Town of Smithtown Signs Multi-Year CNG Fuel Supply Contract with Clean Energy

Town of Smithtown Signs Multi-Year CNG Fuel Supply Contract with Clean Energy

Seal Beach, CA (July 10, 2006)- The Town of Smithtown, New York, has signed a seven-year fixed-price contract with Clean Energy to supply compressed natural gas (CNG) fuel to all Smithtown refuse collection trucks beginning January 1, 2007. In addition, Clean Energy will provide a multi-year fixed fuel price for the Town's growing natural gas vehicle fleet. In a June 30 vote, Smithtown became the first municipality in the State of New York to require all of its contracted residential refuse collection operators to switch from diesel power to vehicles that operate exclusively on CNG fuel. Bid specifications for refuse operators who wish to participate are available from the Smithtown Town Clerk, and bids must be returned by August 1, 2006.

Winning bidders will need to purchase new CNG-powered refuse trucks, according to Town Supervisor Patrick Vecchio. "This move will save the town money, and the new trucks will be better for the environment and reduce dependence on foreign oil," he said.

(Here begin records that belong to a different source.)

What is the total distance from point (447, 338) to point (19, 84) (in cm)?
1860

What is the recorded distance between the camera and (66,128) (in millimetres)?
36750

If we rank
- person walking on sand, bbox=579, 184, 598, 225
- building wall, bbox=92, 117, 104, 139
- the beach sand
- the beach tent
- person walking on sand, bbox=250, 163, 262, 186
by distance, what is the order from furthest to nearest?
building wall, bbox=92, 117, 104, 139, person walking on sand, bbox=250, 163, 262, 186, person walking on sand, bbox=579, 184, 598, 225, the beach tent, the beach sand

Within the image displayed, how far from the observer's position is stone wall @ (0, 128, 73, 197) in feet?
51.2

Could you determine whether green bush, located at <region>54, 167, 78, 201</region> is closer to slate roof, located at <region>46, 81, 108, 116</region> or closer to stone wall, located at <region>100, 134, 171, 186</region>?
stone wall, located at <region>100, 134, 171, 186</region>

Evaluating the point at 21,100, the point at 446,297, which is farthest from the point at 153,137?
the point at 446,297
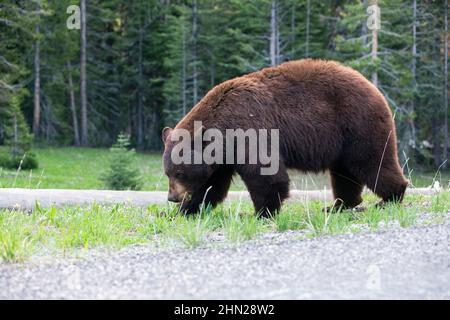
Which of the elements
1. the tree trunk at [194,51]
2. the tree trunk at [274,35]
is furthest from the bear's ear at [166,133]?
the tree trunk at [194,51]

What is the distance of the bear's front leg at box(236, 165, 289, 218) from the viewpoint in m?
7.06

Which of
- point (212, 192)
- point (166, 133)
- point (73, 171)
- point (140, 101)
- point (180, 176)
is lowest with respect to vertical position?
point (73, 171)

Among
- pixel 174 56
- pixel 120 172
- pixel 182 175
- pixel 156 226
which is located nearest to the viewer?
pixel 156 226

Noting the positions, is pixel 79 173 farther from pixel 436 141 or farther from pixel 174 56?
pixel 436 141

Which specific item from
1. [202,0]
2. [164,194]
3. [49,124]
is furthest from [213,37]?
[164,194]

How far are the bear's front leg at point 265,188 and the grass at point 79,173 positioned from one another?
9860mm

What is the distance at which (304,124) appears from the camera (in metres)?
7.43

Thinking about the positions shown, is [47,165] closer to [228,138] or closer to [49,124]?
[49,124]

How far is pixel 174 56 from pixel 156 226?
3341 cm

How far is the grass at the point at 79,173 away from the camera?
2068 cm

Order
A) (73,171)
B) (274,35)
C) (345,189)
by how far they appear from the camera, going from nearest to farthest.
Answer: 1. (345,189)
2. (73,171)
3. (274,35)

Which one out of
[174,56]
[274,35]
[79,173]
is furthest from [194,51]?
[79,173]

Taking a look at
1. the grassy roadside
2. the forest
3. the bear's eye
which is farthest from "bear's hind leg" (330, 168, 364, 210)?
the forest
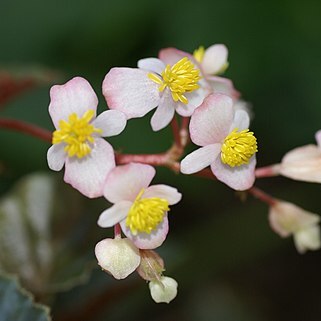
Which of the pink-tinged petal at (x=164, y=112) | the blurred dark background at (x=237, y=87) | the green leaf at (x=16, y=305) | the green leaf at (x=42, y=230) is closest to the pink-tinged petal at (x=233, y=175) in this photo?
the pink-tinged petal at (x=164, y=112)

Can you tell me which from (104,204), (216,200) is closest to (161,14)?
(216,200)

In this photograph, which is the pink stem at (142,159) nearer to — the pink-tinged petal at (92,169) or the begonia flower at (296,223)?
the pink-tinged petal at (92,169)

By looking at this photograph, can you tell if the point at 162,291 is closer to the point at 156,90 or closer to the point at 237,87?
the point at 156,90

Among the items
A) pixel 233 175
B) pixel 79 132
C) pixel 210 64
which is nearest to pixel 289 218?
pixel 233 175

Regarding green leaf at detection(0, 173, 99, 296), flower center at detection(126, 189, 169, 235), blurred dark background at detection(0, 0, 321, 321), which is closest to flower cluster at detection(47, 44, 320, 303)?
flower center at detection(126, 189, 169, 235)

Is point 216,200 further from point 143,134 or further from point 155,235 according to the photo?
point 155,235

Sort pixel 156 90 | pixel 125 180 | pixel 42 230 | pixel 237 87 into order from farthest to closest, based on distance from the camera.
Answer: pixel 237 87
pixel 42 230
pixel 156 90
pixel 125 180
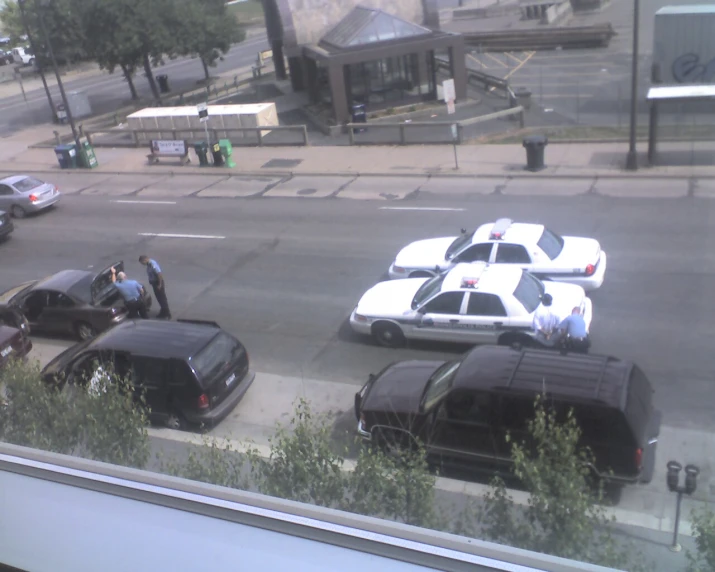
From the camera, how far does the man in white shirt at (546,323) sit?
34.4ft

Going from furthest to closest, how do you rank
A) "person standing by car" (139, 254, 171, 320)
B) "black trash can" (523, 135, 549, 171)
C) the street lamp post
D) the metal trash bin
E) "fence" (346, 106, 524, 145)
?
1. the metal trash bin
2. "fence" (346, 106, 524, 145)
3. "black trash can" (523, 135, 549, 171)
4. "person standing by car" (139, 254, 171, 320)
5. the street lamp post

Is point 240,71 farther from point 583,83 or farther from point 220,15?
point 583,83

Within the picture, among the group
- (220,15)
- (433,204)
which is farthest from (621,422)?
(220,15)

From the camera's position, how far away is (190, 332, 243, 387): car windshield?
404 inches

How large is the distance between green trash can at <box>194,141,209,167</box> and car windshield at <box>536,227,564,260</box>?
15935 mm

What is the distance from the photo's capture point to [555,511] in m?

To ease the transition, Clean Energy's current local CNG fuel station will be upgraded to supply contracted refuse operators with CNG fuel that is priced well below the per-gallon cost of diesel fuel. "The final straw in our decision was economics," Vecchio said. "The recent run up in diesel prices has made natural gas attractive for more than environmental reasons. It's now cheaper than diesel."

Jim Harger, Senior Vice President, Clean Energy, added, "We are excited to initiate this fuel supply arrangement with Smithtown. Along with the Town, Clean Energy is committed to helping reduce environmental air pollution on Long Island and elsewhere. Clean natural gas is one of the best ways to prevent air pollution because it burns cleaner than diesel and other alternative fuels, reducing harmful vehicle emissions significantly."

Smithtown's contractors currently use 30 diesel-fueled refuse trucks to collect solid waste and recyclables from approximately 35,000 households. With the switch from diesel to CNG-powered trucks during the seven-year contract period, township officials expect to reduce airborne emissions of nitrogen oxides by a total of 177 tons, and harmful particulate matter by 173 tons.

"Over the life of our contract with Clean Energy, we'll displace over two and a half million gallons of foreign oil, and we'll do that while achieving major air quality improvements and protecting our residents from the costs and uncertainty of an unstable oil market," Vecchio said.